I need each line of the entries below that includes the string "site".

═══ EXERCISE MATERIAL ═══

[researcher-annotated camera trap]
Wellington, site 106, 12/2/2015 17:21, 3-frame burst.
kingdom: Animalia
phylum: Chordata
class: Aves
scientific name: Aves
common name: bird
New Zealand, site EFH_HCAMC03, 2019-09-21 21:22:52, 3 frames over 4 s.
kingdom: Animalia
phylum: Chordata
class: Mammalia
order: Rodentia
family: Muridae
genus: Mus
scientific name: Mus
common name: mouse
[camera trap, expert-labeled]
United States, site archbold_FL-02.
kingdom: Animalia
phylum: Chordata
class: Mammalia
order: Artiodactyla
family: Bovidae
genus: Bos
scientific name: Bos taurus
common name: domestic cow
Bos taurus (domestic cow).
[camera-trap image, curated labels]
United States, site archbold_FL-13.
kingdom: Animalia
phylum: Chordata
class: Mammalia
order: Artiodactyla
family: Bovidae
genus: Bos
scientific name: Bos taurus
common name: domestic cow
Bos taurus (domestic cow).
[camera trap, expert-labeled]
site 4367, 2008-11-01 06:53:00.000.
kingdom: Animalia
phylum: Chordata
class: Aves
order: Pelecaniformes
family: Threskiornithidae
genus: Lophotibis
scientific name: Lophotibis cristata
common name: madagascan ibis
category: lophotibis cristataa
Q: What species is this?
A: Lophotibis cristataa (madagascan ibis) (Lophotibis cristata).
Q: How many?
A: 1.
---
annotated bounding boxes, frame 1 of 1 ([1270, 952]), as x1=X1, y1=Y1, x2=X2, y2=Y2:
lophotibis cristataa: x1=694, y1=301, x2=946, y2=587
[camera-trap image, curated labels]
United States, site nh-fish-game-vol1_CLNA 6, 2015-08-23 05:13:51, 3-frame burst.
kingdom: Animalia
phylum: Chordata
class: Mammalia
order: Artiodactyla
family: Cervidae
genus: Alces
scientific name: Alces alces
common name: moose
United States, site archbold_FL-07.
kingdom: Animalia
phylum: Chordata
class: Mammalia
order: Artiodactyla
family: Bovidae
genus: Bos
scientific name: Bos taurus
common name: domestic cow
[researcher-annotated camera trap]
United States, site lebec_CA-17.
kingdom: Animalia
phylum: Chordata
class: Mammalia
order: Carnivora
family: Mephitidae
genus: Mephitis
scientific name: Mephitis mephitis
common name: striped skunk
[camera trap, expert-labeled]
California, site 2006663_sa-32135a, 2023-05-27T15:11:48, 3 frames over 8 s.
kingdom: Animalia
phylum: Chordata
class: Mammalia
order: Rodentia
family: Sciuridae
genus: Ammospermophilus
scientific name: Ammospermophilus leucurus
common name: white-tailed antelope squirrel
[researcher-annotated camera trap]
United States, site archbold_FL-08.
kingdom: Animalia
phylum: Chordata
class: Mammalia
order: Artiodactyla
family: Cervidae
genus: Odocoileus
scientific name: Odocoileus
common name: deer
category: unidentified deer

═══

▶ TASK RESULT:
Wellington, site 106, 12/2/2015 17:21, 3-frame burst.
New Zealand, site EFH_HCAMC03, 2019-09-21 21:22:52, 3 frames over 4 s.
United States, site archbold_FL-02.
United States, site archbold_FL-13.
site 4367, 2008-11-01 06:53:00.000.
United States, site nh-fish-game-vol1_CLNA 6, 2015-08-23 05:13:51, 3-frame burst.
United States, site archbold_FL-07.
United States, site lebec_CA-17.
California, site 2006663_sa-32135a, 2023-05-27T15:11:48, 3 frames over 8 s.
United States, site archbold_FL-08.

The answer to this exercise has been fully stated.